This repository contains the code from Experiment #2 of the Jetson project, adapted for sharing with the general public. This experiment was described in the following paper:
Hoffmann Pham, Katherine and Miguel Luengo-Oroz. 2022. "Predictive modelling of movements of refugees and internally displaced people: towards a computational framework." Forthcoming in the Journal of Ethnic Migration Studes.
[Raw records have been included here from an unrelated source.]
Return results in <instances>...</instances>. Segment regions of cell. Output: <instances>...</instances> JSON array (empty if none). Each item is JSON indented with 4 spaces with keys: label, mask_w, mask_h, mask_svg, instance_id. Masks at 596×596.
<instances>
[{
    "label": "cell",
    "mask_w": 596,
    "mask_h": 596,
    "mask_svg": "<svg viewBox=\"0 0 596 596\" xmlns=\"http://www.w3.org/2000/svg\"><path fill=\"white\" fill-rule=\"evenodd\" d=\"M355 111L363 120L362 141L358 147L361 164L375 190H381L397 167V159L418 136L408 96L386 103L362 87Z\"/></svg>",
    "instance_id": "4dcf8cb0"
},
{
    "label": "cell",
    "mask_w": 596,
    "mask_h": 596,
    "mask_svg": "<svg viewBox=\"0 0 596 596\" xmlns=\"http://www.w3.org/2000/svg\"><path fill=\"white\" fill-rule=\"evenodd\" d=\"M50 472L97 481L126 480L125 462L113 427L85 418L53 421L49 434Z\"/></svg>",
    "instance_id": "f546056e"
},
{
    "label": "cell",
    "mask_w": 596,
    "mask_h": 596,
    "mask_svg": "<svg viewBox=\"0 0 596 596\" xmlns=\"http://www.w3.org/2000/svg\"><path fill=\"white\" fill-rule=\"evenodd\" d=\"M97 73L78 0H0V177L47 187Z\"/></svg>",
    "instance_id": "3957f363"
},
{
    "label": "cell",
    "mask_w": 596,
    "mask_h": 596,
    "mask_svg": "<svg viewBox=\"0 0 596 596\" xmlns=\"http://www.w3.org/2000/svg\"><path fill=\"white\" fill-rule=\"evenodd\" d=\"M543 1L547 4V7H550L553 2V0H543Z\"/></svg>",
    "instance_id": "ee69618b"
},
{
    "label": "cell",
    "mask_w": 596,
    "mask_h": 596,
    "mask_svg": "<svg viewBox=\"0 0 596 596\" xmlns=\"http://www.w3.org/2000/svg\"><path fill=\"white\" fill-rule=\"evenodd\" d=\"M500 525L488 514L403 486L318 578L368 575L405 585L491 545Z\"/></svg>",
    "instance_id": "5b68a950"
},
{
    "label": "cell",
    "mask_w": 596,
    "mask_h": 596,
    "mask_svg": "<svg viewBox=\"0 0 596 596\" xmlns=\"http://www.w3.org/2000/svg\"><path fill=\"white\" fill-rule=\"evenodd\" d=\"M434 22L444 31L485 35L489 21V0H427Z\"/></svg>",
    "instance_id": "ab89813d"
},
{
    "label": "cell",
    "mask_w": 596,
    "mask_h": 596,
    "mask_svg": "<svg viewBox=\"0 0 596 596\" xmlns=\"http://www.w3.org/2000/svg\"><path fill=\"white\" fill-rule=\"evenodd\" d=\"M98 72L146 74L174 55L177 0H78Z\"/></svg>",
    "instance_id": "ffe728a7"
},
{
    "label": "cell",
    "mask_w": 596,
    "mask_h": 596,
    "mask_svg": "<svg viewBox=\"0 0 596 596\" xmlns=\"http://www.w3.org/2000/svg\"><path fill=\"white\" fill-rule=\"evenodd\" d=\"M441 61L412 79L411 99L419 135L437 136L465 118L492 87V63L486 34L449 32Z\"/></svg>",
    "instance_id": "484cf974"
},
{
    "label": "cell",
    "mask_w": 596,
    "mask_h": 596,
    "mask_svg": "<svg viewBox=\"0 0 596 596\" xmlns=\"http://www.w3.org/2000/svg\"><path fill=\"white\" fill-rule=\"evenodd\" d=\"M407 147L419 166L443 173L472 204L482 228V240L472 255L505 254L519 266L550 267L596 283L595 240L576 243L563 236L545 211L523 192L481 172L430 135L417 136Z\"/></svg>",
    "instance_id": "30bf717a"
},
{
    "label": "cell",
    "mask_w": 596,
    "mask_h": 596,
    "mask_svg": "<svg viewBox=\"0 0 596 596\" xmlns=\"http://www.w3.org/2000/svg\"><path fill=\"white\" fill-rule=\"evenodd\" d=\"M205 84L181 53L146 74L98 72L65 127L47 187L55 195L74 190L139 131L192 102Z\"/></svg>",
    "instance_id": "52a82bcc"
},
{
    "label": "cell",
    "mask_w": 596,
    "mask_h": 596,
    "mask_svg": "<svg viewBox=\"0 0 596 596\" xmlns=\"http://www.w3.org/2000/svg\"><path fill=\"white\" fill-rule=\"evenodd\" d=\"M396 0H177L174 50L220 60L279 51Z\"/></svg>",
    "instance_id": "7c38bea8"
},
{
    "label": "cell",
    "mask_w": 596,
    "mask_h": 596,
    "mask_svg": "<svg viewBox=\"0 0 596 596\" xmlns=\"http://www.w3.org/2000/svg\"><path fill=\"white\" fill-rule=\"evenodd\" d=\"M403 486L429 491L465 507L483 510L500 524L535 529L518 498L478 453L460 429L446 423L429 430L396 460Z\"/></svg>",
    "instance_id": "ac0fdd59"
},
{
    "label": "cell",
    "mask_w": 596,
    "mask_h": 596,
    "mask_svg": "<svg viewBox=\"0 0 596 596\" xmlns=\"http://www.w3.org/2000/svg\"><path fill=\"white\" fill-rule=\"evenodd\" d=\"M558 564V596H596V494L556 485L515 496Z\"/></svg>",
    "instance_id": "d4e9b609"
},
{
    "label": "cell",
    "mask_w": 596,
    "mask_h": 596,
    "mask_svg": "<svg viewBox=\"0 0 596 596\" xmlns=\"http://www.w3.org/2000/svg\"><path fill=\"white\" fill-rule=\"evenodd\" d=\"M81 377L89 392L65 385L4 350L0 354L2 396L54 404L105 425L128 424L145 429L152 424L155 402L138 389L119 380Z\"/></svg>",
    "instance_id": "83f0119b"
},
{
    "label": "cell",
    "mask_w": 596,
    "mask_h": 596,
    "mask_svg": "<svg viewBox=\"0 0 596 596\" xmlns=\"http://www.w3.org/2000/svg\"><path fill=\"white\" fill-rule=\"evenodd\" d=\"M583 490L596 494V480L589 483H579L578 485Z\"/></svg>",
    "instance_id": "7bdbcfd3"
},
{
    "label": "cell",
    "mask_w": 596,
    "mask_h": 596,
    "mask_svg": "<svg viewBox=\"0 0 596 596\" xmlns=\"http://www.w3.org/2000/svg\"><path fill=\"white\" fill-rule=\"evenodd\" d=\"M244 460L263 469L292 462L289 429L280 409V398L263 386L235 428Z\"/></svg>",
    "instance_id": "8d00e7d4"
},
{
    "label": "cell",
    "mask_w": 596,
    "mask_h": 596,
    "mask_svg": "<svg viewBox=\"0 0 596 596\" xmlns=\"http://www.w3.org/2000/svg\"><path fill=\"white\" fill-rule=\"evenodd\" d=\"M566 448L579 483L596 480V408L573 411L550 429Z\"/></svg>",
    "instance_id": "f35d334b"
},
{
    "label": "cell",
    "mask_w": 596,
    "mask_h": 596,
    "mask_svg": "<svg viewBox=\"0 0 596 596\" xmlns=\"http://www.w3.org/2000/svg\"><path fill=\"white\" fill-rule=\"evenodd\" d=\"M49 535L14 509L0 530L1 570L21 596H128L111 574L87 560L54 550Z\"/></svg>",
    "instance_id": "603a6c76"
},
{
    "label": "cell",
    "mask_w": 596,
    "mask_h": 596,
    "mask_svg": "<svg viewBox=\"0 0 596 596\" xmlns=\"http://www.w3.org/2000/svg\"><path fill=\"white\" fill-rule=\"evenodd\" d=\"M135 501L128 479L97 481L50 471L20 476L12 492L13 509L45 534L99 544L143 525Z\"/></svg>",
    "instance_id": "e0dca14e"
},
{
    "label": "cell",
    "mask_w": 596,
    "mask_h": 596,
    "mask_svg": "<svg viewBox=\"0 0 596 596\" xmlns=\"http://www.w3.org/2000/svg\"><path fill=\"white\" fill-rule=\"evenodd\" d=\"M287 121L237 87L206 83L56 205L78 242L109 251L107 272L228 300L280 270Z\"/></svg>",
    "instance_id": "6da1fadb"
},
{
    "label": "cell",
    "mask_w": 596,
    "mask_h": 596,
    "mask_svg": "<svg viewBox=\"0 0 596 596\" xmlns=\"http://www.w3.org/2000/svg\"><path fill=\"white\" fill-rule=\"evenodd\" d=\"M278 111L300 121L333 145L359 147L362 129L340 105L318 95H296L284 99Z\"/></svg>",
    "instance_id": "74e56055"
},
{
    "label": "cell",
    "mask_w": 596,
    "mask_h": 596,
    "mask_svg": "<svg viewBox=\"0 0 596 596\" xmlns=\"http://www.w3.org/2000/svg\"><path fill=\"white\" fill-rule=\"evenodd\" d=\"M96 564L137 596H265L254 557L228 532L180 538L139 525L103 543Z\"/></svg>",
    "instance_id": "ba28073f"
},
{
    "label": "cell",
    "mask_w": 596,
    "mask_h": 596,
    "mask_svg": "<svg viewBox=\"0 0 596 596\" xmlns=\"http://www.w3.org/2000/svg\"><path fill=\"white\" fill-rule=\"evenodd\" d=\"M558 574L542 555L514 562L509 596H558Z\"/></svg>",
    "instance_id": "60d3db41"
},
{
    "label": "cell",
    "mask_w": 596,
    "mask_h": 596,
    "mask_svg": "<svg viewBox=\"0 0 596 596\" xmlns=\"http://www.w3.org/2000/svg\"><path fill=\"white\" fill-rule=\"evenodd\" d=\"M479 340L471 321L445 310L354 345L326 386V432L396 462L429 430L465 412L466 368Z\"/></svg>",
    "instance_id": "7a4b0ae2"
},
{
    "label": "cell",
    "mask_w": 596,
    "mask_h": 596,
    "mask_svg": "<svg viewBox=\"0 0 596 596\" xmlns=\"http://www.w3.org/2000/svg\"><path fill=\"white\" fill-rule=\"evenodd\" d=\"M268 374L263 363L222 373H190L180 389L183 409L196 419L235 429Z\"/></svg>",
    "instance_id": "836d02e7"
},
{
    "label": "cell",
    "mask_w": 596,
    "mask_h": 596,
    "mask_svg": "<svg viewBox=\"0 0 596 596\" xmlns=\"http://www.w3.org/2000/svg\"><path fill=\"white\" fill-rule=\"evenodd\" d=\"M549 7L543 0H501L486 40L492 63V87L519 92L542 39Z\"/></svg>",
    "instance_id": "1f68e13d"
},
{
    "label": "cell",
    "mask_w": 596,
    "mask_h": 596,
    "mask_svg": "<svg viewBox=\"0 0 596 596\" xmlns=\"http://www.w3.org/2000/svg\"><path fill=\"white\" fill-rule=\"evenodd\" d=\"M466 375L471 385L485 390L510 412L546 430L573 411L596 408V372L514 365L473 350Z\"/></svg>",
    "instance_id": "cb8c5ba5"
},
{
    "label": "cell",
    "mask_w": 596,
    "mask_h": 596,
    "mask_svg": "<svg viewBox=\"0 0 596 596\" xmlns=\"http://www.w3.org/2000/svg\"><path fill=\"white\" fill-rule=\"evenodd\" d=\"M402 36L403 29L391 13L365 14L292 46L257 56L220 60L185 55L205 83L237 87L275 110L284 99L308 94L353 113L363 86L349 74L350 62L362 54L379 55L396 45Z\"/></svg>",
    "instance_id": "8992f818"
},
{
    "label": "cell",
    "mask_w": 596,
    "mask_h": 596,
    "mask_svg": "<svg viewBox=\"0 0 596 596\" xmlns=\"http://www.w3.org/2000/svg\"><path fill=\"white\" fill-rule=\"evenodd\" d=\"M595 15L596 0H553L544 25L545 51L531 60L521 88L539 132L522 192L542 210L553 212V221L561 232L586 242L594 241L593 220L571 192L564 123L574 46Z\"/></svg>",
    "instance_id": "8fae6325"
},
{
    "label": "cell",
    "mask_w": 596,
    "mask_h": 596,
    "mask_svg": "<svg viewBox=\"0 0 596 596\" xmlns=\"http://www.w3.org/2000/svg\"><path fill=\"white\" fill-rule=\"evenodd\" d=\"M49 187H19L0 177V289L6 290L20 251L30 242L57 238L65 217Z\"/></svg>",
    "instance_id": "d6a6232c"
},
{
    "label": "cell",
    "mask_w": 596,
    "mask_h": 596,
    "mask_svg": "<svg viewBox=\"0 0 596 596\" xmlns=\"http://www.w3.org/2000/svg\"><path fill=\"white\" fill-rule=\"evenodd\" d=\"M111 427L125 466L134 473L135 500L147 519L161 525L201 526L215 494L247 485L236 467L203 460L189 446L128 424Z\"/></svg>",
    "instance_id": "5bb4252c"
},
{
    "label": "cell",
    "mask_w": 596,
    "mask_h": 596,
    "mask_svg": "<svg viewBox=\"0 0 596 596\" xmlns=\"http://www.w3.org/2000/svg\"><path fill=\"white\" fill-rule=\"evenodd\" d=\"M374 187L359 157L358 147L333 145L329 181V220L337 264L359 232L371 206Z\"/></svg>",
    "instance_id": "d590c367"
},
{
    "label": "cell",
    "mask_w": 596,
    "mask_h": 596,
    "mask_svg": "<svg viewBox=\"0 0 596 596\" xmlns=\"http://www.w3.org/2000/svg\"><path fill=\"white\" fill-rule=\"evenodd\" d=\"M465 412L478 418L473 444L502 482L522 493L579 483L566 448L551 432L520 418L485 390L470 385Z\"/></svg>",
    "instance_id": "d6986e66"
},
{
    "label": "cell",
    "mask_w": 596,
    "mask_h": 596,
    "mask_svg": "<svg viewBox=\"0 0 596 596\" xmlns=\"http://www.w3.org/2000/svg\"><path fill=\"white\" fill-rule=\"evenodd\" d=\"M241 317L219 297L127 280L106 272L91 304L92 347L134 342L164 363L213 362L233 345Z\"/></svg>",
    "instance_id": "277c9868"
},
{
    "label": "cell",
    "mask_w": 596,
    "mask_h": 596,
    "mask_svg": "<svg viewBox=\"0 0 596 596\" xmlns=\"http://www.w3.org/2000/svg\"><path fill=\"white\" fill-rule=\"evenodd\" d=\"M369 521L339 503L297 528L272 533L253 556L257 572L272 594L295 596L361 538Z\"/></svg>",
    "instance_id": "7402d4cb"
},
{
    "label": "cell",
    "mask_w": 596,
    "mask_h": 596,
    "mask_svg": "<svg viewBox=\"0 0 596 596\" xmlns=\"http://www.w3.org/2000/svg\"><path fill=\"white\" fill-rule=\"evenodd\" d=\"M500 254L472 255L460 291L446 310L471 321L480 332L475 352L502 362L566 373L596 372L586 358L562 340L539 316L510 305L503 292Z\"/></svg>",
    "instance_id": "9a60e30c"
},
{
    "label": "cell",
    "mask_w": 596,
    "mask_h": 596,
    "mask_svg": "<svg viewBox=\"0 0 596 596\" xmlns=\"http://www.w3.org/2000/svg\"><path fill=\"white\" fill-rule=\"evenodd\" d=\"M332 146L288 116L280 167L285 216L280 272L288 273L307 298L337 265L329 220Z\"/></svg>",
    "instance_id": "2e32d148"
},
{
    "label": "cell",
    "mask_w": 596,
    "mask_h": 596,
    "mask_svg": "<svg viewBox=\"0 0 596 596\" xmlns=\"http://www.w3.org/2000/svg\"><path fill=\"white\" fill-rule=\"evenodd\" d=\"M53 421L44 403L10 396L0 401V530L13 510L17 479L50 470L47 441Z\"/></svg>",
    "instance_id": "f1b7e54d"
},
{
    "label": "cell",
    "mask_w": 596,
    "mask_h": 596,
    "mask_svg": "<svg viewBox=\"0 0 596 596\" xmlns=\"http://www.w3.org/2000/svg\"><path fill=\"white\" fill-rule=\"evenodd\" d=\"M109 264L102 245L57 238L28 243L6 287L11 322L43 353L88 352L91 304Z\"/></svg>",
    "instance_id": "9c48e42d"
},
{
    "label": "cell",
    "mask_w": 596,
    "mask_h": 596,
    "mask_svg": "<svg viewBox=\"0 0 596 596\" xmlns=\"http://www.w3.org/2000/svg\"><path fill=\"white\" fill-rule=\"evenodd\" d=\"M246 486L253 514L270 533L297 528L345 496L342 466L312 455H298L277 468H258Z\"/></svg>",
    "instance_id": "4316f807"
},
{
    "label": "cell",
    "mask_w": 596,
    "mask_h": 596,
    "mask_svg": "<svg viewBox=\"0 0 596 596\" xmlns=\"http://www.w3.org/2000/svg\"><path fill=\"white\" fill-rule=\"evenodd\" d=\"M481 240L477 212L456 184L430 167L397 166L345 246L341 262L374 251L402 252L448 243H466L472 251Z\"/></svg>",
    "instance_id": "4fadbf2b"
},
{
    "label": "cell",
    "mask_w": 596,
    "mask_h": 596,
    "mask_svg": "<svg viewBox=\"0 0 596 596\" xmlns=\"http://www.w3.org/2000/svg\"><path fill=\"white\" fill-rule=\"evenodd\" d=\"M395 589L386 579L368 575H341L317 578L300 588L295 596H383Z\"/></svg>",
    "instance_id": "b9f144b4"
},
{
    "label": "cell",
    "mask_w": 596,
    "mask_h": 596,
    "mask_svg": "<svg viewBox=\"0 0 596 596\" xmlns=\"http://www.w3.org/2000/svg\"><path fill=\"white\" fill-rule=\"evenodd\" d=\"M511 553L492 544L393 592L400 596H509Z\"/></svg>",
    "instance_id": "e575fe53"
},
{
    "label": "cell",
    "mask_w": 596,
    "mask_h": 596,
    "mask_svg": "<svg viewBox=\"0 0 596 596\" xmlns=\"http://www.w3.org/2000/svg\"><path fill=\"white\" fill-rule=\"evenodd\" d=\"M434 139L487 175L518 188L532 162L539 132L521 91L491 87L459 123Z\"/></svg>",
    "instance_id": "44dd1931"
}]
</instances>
We have continued to adapt and improve the code since the manuscript was submitted. To see the version of the code used to produce the results in the paper, please see the following branch of this repository: https://github.com/unhcr/Jetson/tree/JEMS_replication/experiment_2
File | Description |
---|---|
jetson_configs.py |
Configurations for the whole machine learning pipeline. We include a sample template above. |
pipeline_0_make_postgresql.ipynb |
Makes a PostGRES database for storing the datasets. |
pipeline_1a_collect_data.ipynb |
Downloads individual datasets from raw data sources; cleans, compiles, and plots the results |
pipeline_2a_compile_data.ipynb |
Compiles the data at the admin1 and admin2 levels, including the creation of an admin1 dataset with only public-facing data (no private PRMN). |
pipeline_2b_build_ml_dataset.ipynb |
Prepares and plots the training data - adds lagged variables, one-hot encodes missing values, and gets dummies. |
pipeline_2c_explore_arrivals.ipynb |
EDA on arrivals data |
pipeline_2d_explore_flows.ipynb |
EDA on flows data |
pipeline_3a_fit_baseline_models.ipynb |
Fits naive models with 4 strategies: LOCF, HM, EM, EWM. |
pipeline_3b_fit_ml_models.ipynb |
Tries standard regression techniques: ridge, lasso, xgboost, adaboost, decision tree, random forest, SVM, perceptron. |
pipeline_3c_fit_rnn_models.ipynb |
Fits deep learning forecasting models on the time series. |
pipeline_4_compile_all_results.ipynb |
Gathers results of all approaches together. |
pipeline_5a_score_results.ipynb |
Scores the predictions of the models. |
pipeline_5c_explain.ipynb |
Applies explainability techniques to the ML models. |
pipeline_5d_explore_crossval.ipynb |
Explores the results of the crossvalidation performed on the ML models. |
File | Description |
---|---|
LOCF | Last observation carried forward |
HM | Historical mean |
EM | Expanding mean |
EWM | Exponentially weighted mean |
The results of each model are produced in a table with the following format:
date | region | model1 | model2 | ... |
---|---|---|---|---|
2010-01-01 | Awdal | ... | ... | ... |